*SELECTED EXCERPT*.
□ □ □ □ □
Heather Wolpert-Gawron

When you Can’t Talk, You Can Still Teach

By on September 12, 2009

So in my semi-annual tradition, I’ve already lost my voice. Now, I’m not talking about still whispering here. I’m talking about a totally stripped, honk-when-I-try-to-produce-sound lost voice. It happens to me 2-3 times a year and I’m starting to think its related to my air conditioner in my classroom. But I digress.

This post isn’t about lemons. It’s about lemonade. In fact, it’s about an Arnold Palmer.

mutebuttonOn those days when I’ve totally lost my voice, I still teach. Yes, it’s true it feels like someone has taken the hammer from my toolbox and still asked me to pound in a nail, but there are ways around loosing your hammer.

In fact, sometimes, these days become really fun and really rigorous for the students. First off, it forces me to get creative.

When my class walked in on Thursday, there was a large sign outside my door asking them to do the following:

1. Line up at the door

2. Take out your Hook Card (an index card with a Golden Line from their current reading book, see my previous post here), fold it, and put it in the Golden Line Jar.
□ □ □ □ □
(Records from a dataset)
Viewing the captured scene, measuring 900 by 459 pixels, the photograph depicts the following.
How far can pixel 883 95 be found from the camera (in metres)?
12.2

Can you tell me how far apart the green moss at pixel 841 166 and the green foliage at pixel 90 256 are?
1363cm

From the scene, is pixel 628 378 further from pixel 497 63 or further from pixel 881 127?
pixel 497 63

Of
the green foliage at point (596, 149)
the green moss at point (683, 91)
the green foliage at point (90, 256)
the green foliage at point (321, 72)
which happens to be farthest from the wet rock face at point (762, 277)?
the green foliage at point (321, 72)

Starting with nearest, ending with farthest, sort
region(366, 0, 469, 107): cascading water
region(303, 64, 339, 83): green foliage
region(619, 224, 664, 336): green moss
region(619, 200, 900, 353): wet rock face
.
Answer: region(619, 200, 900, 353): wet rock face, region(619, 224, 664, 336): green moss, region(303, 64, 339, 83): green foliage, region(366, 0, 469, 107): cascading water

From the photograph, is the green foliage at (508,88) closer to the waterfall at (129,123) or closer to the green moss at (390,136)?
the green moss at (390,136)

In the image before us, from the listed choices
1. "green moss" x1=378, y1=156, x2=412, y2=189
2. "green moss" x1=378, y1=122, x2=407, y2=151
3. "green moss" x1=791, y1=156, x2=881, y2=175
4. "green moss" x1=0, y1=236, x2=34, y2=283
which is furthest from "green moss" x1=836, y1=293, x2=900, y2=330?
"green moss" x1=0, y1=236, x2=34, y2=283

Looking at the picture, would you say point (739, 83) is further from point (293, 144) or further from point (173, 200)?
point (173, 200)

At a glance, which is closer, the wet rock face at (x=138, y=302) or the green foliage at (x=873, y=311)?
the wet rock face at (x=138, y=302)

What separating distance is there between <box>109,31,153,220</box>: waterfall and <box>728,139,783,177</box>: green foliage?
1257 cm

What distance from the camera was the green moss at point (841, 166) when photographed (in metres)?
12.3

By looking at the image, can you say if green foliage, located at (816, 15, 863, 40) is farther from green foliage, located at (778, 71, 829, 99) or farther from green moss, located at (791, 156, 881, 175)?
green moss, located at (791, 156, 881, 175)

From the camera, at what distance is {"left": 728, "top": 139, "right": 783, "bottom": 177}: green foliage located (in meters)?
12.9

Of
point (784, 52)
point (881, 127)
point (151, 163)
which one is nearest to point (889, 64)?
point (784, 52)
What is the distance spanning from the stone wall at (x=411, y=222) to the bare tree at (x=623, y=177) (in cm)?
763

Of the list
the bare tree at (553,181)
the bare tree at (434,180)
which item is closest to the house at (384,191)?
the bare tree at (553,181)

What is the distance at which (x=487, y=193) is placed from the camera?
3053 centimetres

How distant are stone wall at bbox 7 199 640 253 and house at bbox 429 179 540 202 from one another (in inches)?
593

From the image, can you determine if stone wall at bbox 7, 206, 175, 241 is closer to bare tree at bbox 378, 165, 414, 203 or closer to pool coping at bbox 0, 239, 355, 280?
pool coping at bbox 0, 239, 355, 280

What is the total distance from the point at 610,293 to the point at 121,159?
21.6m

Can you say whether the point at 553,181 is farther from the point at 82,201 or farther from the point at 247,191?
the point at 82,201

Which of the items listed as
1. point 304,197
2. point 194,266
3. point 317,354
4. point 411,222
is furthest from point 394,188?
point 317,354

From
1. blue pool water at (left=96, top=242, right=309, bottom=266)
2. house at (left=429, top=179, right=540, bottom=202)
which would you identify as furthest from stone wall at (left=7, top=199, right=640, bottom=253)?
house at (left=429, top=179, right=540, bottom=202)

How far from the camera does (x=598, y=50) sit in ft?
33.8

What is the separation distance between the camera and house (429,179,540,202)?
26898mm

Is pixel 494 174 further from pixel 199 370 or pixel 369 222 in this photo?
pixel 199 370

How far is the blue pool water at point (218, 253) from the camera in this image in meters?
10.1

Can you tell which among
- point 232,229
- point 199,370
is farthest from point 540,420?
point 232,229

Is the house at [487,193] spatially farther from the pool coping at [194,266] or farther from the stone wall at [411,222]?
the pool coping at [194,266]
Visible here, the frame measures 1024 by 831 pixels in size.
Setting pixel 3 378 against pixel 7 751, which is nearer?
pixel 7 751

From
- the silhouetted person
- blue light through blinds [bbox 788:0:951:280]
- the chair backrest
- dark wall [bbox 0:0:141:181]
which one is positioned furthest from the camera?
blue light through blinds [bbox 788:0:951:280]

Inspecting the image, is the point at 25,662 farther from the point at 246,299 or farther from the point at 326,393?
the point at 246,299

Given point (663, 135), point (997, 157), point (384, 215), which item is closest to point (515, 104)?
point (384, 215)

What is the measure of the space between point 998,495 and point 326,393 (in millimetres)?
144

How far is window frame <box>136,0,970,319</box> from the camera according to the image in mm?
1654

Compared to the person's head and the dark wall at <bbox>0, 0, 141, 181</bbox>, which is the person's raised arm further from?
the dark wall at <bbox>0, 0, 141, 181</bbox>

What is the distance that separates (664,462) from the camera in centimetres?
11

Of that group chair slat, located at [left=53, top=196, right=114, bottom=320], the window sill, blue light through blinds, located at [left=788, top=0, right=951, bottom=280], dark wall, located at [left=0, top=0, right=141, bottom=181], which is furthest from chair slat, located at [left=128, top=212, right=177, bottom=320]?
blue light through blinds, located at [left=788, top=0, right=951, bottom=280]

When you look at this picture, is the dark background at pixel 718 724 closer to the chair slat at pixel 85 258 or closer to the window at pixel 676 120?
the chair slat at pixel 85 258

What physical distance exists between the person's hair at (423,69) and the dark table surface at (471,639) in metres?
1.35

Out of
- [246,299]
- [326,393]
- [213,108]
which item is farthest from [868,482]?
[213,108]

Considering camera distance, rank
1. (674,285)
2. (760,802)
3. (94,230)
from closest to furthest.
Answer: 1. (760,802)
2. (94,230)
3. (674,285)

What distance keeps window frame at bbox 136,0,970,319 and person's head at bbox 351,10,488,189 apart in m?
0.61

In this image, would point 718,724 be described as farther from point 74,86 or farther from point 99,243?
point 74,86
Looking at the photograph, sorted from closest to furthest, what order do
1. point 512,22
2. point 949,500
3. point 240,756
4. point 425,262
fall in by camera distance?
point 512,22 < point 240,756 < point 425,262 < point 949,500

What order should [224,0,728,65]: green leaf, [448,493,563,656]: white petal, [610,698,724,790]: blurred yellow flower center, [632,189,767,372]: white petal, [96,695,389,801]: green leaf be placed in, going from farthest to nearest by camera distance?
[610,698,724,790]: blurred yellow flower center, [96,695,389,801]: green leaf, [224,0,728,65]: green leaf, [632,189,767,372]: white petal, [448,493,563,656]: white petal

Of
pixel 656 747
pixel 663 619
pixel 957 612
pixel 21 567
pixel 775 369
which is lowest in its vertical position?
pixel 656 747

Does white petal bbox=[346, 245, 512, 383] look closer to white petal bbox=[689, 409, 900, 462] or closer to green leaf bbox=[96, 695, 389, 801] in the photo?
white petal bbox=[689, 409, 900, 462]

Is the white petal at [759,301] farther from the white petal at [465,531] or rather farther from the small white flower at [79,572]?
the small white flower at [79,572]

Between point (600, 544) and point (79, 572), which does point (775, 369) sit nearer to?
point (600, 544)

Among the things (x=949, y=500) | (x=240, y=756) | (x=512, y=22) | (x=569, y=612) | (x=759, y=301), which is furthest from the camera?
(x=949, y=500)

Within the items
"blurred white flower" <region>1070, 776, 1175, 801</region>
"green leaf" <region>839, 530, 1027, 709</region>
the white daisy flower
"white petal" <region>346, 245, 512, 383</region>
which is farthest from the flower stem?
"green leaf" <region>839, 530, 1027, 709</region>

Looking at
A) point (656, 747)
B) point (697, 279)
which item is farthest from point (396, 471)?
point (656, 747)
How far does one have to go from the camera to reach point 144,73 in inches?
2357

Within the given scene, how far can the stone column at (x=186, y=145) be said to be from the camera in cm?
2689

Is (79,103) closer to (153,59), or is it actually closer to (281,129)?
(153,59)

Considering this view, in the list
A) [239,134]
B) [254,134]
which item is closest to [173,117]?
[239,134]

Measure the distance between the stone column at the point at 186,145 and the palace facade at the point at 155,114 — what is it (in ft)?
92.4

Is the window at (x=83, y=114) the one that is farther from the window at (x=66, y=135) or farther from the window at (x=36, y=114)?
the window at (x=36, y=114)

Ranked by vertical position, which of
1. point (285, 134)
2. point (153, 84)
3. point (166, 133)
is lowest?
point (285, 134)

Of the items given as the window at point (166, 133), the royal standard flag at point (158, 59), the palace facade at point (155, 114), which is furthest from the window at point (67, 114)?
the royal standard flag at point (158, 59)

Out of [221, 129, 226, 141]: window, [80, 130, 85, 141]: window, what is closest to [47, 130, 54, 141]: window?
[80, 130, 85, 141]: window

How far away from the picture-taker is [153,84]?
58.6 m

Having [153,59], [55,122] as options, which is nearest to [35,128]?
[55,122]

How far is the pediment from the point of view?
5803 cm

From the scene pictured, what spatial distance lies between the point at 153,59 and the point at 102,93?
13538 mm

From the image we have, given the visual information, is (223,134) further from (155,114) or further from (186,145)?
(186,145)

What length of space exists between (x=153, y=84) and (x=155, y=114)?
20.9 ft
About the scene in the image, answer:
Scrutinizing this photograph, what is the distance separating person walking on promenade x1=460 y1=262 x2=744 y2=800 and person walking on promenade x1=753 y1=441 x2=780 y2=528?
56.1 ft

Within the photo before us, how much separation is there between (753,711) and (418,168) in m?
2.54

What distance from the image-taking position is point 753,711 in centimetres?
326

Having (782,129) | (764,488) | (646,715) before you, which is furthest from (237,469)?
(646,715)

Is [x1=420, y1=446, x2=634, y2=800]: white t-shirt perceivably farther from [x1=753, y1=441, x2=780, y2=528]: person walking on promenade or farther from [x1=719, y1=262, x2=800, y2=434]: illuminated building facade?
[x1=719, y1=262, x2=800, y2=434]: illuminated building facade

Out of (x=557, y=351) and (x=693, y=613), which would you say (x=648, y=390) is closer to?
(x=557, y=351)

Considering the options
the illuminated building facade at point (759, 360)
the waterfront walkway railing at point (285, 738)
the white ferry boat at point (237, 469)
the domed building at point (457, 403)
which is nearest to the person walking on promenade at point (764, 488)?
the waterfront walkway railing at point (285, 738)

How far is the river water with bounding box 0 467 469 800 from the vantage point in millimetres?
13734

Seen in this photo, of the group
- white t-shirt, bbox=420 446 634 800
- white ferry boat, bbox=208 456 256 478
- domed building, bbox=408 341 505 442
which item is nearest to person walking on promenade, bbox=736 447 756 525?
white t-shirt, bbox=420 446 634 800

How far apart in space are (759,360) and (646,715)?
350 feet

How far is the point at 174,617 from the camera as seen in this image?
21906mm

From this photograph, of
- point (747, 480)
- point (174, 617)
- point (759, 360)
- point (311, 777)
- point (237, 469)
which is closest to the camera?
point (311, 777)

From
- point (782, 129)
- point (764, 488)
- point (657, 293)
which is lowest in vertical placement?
□ □ □ □ □
*CHALLENGE*. Write the next part of the blog post about teaching without a voice, starting right after its last sentence.

*RESPONSE BELOW*.
3. If you don’t have your card, write your name on the clipboard.

I stood by the door like Julie McCoy, Your Cruise Director, pointing silently with my voice, but loudly with my eyebrows.

The kids, normally a rambunctious “I got here first!” kinda group, quietly filed in and took their seats. Homework collected: check.

In the front of the room, using a combination of dramatic mime and sign language hastily remembered from some by-gone day-camp activity (but quite useful for reasons such as these) I spell out who should get the journals and Works In Progress folders from the cabinets. It goes something like this: I put up three fingers. Some kids shuts up the students and the “shushes” begin. Then another student catches on. “W!” she yells. Now the kids are in on the game. I hold up my hand in the sign of an “A” (a sign I learned from Helen Hunt and a chimp in the prolific movie “Project X“) “A!” another kid screams. I sign “T,” and it too is yelled out. It doesn’t take long for a kid to yell out “Watson!” and as was my intention, all the “Watsons” from the table groups stand up and get the materials. (See my earlier post on table grouping here.)

I then sat quietly in the front of the room with great drama and flourish and proceeded to type on my computer that was hooked up to my LCD projector so that they all could see.

I would type things like…

OK, I’ve lost my voice. But this does not mean this is a recess period. Please take out Rough Drafts of your latest Narrative. Stick our your tongue if you’ve read this direction.

It is the funniest thing to watch kids read intently only to be caught off guard. Within seconds, I have an entire class of middle schoolers sticking out their tongues at me.

If the person next to you has yet to read these directions, kick them under the table.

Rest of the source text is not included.